Three out of every four hectares planted with soybeans in Brazil in the 2010/11 crop season were sowed with genetically modified seeds, as revealed by the second monitoring of the adoption of agricultural biotechnology in Brazil, carried out by Celeres consulting company.

High rate

Considering also the area cultivated with transgenic summer corn seeds, winter corn and cotton, this is the highest rate of adoption of transgenics in the history of the national agriculture. And, according to Celeres, it will tend to increase even more over the next years.

In the case of soybeans, for the current crop season Celeres forecasts that 18.1 million hectares are planted with transgenic herbicide-tolerant soybeans, which represents 76.2 percent of the total area sown with the oilseed.

“Farmers are encouraged by a favorable scenario in quotes and must sow 23.7 million hectares with soybeans in the 2010/11 season,” says Anderson Galvao, director of Celeres. Corn crops, however, should occupy 1.22 million hectares — an area 45.5 percent larger than in 2009/10 season.

Varieties

Out of this area, 325 thousand hectares will be planted with genetically modified varieties containing insect resistance technologies, herbicide tolerance or both technologies stacked. This last case, which represents the first crop season using this stacked technology, should reach 7.8 percent of the area with cotton.

Estimates on corn indicate that transgenic hybrids will occupy 57.2 percent of the total area, considering both the summer crop and the mid-season (safrinha) winter crop. In the case of summer corn, the total area farmed with insect-resistant transgenic seeds represents 44.4 percent of the total area.

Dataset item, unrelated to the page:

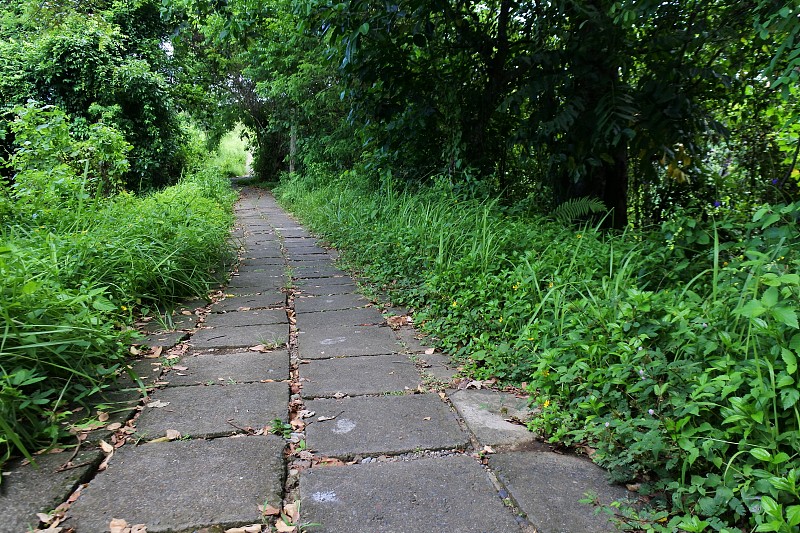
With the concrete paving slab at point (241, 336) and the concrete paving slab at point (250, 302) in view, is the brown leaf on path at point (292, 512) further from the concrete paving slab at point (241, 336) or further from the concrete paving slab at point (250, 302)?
the concrete paving slab at point (250, 302)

“The delay in releasing traits containing herbicide-tolerant technology limited the access to that technology this crops season, but it should be more present in the winter mid-season crop,” explains Anderson Galvao.

Estimates

For winter corn, estimates are that 75.4 percent of the area are farmed with transgenic hybrids, when, according to Celeres, the insect-resistance technology is more used.